[Inside Marketing] THE VOICES

Le dernier film de Marjane Satrapi (Persepolis, Poulet aux prunes) – que l’on a eu la chance de découvrir en avant-première une semaine avant sa sortie – est en salles depuis mercredi dernier. Aux antipodes de ce à quoi la réalisatrice nous a jusqu’ici habitués, THE VOICES est ce genre de film totalement inclassable, qui oscille entre comédie et épouvante-horreur. Un genre difficile à vendre, auprès d’un public de plus en plus intransigeant dans ses goûts et choix cinématographiques.

Face à cette difficulté, l’équipe marketing de la société de distribution parisienne Le Pacte a du faire des choix, en partant de la campagne américaine du film – sorti aux Etats-Unis fin janvier. Un long travail de réflexion marketing est nécessaire pour mettre en place une stratégie de communication efficace auprès des potentiels spectateurs français, qui se démarquent fortement du public américain dans leurs attitudes de consommation et leurs choix de films. La démarche marketing française se doit d’être plus subtile, et fonctionne sur des codes bien définis. Sans oublier le contexte spécifique, comme nous l’explique le responsable marketing du Pacte Boris Pugnet :

« Plus de 600 films sortent par an en France, et les spectateurs potentiels sont submergés de messages publicitaires de toutes sortes. Il faut donc parvenir à exister dans un contexte concurrentiel très fort. Pour cela, il faut que la promesse soit claire et le genre identifiable rapidement. Au mieux, les spectateurs regardent une affiche pendant quelques secondes seulement. Ils ne veulent pas prendre de risque trop grand – risque mesuré par le prix de la place et le temps perdu si le film n’est pas à leur goût – et cherchent ainsi à savoir clairement à l’avance ce qu’ils vont voir. »

Ce véritable défi marketing, je tente de l’expliquer dans cet article à travers l’exemple concret de la sortie du film The Voices, et sur la base d’éléments exclusifs que la direction marketing du Pacte a eu la gentillesse de nous délivrer.


ILS ONT FAIT QUOI, AUX STATES ?


Comme je vous le disais précédemment, les choix de nos amis anglo-saxons en termes de marketing sont souvent très différents, l’angle de communication variant selon les caractéristiques du film, les attentes du public et les spécificités du marché. Aux Etats-Unis, The Voices a donc été mis en avant au moyen de l’affiche ci-dessous :

Puisque le film met en scène un homme en proie à une schizophrénie avancée, ce qui l’amène à penser que son chien Bosco et son chat Monsieur Moustache sont doués de la parole, les américains ont fait le choix d’afficher le « casting » principal dans son intégralité : cela donne donc Ryan Reynolds en tenue de travail rose, couleur si innocente, devant son chien et son chat. Ici, le choix a été de tenter de traduire la bipolarité du film (et de son personnage central) en montrant Ryan Reynolds avec une sorte de sourire imbécile figé, accompagné de ses deux animaux de compagnie qui semblent être tout droits sortis d’une bonne vieille comédie américaine des années 90. Sauf qu’un subtil détail cloche : notre gentil petit Ryan tient dans sa main une scie maculée de sang, qui recouvre également le sol. Le logo-titre un peu plus haut vient confirmer, en lettres de sang, que le film n’est pas sans doute pas seulement une simple comédie… Une bipolarité que l’on retrouve dans l’accroche, très discrète, qui use d’un jeu de mots à double-sens : « Hearing voices can be murder », littéralement « Entendre des voix peut être vraiment galère », jouant avec le mot « murder » (« meurtre »).
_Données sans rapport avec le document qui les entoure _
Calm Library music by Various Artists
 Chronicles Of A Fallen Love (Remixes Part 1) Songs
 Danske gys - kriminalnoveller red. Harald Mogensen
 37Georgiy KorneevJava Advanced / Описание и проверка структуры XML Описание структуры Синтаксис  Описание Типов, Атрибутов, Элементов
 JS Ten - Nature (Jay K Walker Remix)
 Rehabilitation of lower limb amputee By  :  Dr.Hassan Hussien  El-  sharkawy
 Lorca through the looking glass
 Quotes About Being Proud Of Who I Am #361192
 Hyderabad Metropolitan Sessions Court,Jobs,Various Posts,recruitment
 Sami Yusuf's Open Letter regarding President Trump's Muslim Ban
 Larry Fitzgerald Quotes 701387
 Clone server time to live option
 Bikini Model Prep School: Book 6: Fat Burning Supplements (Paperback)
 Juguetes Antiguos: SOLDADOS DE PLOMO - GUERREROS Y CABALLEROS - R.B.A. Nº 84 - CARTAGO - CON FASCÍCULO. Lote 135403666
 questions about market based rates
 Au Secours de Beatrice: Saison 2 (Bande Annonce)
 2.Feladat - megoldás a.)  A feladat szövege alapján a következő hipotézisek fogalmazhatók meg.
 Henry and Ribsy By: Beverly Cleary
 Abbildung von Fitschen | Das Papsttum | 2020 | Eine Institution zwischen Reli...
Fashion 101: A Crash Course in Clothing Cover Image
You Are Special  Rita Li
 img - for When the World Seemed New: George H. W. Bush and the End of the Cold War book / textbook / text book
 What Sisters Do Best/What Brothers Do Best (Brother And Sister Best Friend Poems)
L’équipe marketing du Pacte a considéré que ce visuel était trop statique, et que le côté sanglant du film était un peu trop subtil. Un coup d’oeil très rapide à l’ensemble pouvait en effet donner l’impression d’avoir affaire à une comédie familiale…


LA PROMO FRANÇAISE DE THE VOICES : NOUVEAUX CHOIX


Vous l’aurez compris, le dernier film de Marjane Satrapi est assez particulier puisqu’il mélange les genres. Pour éviter que le message qui ressorte de la campagne de communication soit trop confus, il a fallu que l’équipe du Pacte fasse des choix parmi les genres et les différentes pistes narratives qui pouvaient être mises en avant. L’objectif principal était donc de clarifier le message, d’une part pour que le spectateur puisse le comprendre facilement, et d’autre part pour qu’il soit capable de raconter l’histoire rapidement afin de faciliter le bouche-à-oreille, élément naturel indispensable dans la mise en avant d’un film auprès du public.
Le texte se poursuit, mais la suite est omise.